# -*- coding: utf-8 -*-
"""
Created on Fri Oct  2 12:48:44 2020

@author: jbobowsk
"""

# This tutorial will numerically evaluate a definite integral using the
# Monte Carlo Hit & Miss method.
import numpy as np
import matplotlib.pyplot as plt

# In all Monte Carlo simulations it is necessary to generate random or
# pseudo-random numbers.  The Python command 'np.random.uniform()'
# from the NumPy module generates random numbers uniformly distributed 
# between zero and one. 
print(np.random.uniform())

# To confirm that the numbers generated are uniformly distribted on
# the interval [0, 1], we can generate a long list of these numbers and
# plot a histogram. 'np.random.uniform(a, b, n)' returns n random number
# uniformly distributed between a and b.
nos = np.random.uniform(0, 1, int(1e4))

# Here's the histogram.
nbins = 50
plt.hist(nos, nbins, color = 'c', edgecolor = 'k')
plt.xlabel('x');
plt.ylabel('counts');

# This tutorial will first attempt to evaluate an integral for which the
# solution is easily obtained.  This approach has been taken purposely so
# that we can confirm that our numerical techniques are reliable.  The
# function that we will integrate is a simply polynomial.  Below, the
# function is plotted on the interval x = [0, 1] and the exact value of the
# integral is evaluated over the same interval.  We are going to use this
# polynomial over and over again in this tutorial, so we define it as a
# function.
fcn = lambda x : (-65536*x**8 + 262144*x**7 - 409600*x**6 + 311296*x**5 -\
                  114688*x**4 + 16384*x**3)/27

xx = np.arange(0, 1, 0.001)
plt.figure()
plt.plot(xx, fcn(xx), 'k-', linewidth = 1.2)
plt.xlabel('x')
plt.ylabel('f(x)')

# Here's how we can use the SymPy module to do symbolic integration in 
# Python.  This is an indefinite integral.
import sympy as sym
x = sym.Symbol('x')
fint = sym.integrate(fcn(x), x)
print(fint)

# Here is the definite integral of our function over 0 < x < 1.
fint = sym.integrate(fcn(x), (x, 0, 1))
print(fint)
print('The exact integral of f(x) on 0 < x < 1 is', sym.N(fint))

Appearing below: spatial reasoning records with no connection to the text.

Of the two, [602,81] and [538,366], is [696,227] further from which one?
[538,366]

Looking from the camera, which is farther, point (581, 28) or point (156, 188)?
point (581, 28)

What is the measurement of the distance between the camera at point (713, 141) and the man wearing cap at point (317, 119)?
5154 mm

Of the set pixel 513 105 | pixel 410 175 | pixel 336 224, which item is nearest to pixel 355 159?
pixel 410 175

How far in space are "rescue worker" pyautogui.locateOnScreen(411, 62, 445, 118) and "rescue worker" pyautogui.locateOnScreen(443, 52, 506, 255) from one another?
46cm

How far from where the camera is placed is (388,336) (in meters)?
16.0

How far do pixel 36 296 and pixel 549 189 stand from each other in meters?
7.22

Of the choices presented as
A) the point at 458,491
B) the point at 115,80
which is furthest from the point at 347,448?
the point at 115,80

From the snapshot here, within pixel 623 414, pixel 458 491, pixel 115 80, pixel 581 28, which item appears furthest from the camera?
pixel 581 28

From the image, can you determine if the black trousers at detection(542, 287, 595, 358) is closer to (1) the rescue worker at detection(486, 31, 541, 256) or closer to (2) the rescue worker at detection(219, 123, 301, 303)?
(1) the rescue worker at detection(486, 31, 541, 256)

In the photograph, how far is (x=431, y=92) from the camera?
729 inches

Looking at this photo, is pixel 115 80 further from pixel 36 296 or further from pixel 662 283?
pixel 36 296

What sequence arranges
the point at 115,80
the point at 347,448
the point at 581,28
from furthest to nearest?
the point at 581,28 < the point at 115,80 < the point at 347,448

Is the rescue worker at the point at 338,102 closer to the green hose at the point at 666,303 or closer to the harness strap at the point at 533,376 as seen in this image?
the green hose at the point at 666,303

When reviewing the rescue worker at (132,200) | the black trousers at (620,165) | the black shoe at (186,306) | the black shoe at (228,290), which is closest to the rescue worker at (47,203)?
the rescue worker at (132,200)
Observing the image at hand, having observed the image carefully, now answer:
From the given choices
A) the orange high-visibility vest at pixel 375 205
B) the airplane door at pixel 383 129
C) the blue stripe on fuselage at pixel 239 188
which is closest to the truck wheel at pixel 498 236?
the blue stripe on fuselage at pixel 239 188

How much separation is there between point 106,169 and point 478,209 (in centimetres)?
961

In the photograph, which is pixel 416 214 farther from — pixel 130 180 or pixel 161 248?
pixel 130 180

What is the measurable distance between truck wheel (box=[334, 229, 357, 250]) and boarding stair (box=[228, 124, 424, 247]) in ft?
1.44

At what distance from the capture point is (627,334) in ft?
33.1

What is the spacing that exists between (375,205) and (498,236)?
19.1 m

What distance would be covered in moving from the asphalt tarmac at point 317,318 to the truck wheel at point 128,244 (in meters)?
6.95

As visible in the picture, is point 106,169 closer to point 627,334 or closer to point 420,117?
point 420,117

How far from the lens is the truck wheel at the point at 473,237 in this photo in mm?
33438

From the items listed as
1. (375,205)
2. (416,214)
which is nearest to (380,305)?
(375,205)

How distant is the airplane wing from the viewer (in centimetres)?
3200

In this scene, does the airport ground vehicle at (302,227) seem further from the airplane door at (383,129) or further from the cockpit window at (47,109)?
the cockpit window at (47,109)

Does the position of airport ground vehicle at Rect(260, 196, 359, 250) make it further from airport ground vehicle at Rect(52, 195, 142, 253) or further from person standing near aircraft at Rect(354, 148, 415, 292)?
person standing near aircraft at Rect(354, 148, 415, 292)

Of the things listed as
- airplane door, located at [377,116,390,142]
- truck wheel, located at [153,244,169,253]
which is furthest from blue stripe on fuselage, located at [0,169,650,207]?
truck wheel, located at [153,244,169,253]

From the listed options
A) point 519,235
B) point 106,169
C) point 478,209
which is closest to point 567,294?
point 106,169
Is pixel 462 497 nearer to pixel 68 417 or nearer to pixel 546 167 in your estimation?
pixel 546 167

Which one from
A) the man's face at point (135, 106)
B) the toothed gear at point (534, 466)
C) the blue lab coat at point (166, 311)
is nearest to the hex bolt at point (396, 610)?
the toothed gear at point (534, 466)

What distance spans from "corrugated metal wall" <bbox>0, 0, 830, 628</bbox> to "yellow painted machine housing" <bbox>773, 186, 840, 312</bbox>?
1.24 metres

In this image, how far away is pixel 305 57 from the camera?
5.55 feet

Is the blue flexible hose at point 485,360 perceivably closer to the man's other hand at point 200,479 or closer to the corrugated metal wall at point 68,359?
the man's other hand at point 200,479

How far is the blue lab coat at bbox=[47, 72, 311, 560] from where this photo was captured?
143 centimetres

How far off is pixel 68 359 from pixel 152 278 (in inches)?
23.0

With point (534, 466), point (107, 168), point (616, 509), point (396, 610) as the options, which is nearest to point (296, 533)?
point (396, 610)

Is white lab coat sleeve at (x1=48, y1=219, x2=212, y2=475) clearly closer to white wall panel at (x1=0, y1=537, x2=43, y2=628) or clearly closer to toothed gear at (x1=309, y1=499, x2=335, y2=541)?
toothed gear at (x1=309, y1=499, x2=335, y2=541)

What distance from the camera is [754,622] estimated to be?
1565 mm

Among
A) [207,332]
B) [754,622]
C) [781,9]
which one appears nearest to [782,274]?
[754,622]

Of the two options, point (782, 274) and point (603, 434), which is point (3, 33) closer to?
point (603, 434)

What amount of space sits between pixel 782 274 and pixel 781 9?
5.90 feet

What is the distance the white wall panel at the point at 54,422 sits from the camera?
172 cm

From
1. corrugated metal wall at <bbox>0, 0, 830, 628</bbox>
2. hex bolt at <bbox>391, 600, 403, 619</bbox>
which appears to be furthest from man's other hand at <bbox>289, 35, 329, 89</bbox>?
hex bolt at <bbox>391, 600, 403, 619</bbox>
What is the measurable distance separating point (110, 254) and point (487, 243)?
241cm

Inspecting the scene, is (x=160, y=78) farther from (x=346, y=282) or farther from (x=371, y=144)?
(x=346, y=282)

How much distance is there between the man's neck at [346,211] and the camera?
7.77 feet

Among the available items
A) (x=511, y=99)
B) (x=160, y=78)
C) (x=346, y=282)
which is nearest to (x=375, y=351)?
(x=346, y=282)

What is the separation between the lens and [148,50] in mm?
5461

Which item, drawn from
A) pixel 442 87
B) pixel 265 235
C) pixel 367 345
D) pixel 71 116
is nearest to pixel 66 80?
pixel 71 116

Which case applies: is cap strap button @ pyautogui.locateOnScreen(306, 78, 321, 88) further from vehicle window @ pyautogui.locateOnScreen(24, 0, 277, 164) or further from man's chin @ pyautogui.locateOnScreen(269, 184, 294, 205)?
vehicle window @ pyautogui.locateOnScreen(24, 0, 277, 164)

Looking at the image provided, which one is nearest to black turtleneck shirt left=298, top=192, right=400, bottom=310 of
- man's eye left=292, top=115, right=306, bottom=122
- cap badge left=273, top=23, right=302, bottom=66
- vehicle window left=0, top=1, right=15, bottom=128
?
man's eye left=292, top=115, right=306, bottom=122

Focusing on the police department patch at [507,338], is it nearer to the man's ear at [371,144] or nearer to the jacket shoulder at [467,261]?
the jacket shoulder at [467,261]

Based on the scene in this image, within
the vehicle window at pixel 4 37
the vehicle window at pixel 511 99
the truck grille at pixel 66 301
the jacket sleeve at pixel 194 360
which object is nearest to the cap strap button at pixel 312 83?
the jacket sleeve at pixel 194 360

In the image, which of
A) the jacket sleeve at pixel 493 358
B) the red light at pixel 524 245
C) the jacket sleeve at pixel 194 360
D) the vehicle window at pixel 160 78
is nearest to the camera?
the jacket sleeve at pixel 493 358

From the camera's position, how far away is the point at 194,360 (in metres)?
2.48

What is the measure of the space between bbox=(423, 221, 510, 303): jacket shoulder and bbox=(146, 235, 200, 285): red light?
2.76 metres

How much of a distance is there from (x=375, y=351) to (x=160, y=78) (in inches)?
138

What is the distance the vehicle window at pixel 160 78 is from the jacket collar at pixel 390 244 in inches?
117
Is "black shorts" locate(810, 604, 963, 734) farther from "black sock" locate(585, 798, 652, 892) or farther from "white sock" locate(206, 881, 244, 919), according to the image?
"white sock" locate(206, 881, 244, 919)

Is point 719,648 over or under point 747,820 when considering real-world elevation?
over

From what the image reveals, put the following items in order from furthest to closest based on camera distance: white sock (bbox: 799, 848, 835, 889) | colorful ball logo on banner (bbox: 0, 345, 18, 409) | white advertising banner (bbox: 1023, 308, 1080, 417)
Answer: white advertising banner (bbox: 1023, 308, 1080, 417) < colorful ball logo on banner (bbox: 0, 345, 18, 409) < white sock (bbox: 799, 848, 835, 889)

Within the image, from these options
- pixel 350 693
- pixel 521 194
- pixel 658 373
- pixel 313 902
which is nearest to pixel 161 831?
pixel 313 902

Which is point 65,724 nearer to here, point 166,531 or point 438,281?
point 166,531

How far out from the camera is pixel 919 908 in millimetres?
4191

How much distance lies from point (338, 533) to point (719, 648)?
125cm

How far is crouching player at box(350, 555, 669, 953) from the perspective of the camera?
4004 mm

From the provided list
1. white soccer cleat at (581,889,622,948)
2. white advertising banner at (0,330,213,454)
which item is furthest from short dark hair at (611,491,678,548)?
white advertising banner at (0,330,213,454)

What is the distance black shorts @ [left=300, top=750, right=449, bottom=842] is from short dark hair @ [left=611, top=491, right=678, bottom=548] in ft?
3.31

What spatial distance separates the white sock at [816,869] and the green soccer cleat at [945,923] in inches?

# We now implement is the Hit & Miss numerical integration technique.  In
# this method pairs of random numbers (x_i, y_i) will be generated.  For
# the x-coordinate the x_i values will be between 0 and 1 (the integration
# interval).  Notice that our function of interest always lies between
# y = 0..1.  Therefore, we will also restrict our y_i values to be between
# 0 and 1.  The randomly generated points (x_i, y_i) have equal probability
# of landing anywhere in the box which has area 1.  The probability of a
# point landing beneath the function is equal to the area A beneath the
# curve (which is just the integral of the function of interest) divided
# by the area of the box.  Therefore, if we can determine the probability
# of a point landing beneath the curve, we can easily approximate the value
# of the definite integral.  The probability will be estimated simply by
# spraying n points into the box and counting how many land beneath the
# curve Zn (i.e. counting the Hits).  Then the probability p is simply
# p = Zn/n.
n = int(1e4)
hits = 0
misses = 0
xH = []
yH = []
xM = []
yM = []
for i in range(n):
    xx = np.random.uniform()
    yy = np.random.uniform()
    if yy <= fcn(xx):
        hits += 1
        xH = xH + [xx]
        yH = yH + [yy]
    else:
        misses += 1
        xM = xM + [xx]
        yM = yM + [yy]
intEst = hits/n
print('The Hit & Miss estimate of the integral of f(x) on 0 < x < 1 is', intEst)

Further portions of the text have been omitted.